(Supplied information begins)
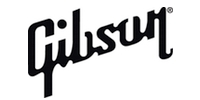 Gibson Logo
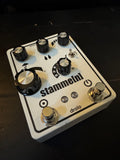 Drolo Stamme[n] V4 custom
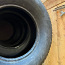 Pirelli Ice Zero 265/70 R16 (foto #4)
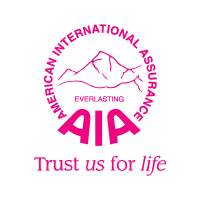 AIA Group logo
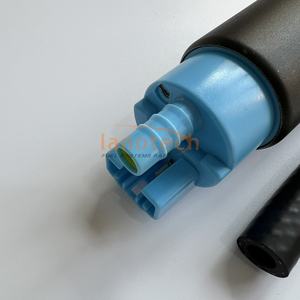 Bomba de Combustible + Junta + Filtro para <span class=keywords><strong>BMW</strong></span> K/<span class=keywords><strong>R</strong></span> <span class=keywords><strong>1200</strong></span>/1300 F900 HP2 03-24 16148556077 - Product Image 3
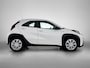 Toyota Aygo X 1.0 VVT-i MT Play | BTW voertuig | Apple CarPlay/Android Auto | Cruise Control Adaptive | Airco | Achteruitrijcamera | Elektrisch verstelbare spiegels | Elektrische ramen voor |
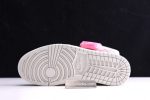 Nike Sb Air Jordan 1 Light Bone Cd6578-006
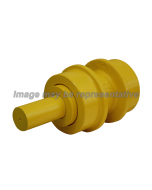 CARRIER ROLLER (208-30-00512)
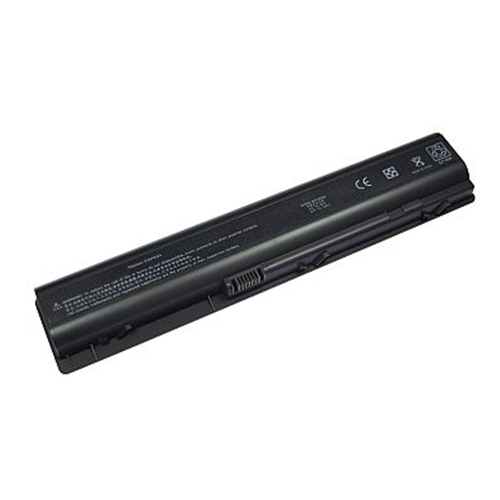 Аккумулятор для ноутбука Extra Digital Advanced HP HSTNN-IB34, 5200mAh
(Supplied information ends)
**Work order:** Pictures don't belong in the copy. Transcribe every record exactly as it appears.

**Solution for this exercise:**
 Gibson Logo
 Drolo Stamme[n] V4 custom
 Pirelli Ice Zero 265/70 R16 (foto #4)
 AIA Group logo
 Bomba de Combustible + Junta + Filtro para <span class=keywords><strong>BMW</strong></span> K/<span class=keywords><strong>R</strong></span> <span class=keywords><strong>1200</strong></span>/1300 F900 HP2 03-24 16148556077 - Product Image 3
 Toyota Aygo X 1.0 VVT-i MT Play | BTW voertuig | Apple CarPlay/Android Auto | Cruise Control Adaptive | Airco | Achteruitrijcamera | Elektrisch verstelbare spiegels | Elektrische ramen voor |
 Nike Sb Air Jordan 1 Light Bone Cd6578-006
 CARRIER ROLLER (208-30-00512)
 Аккумулятор для ноутбука Extra Digital Advanced HP HSTNN-IB34, 5200mAh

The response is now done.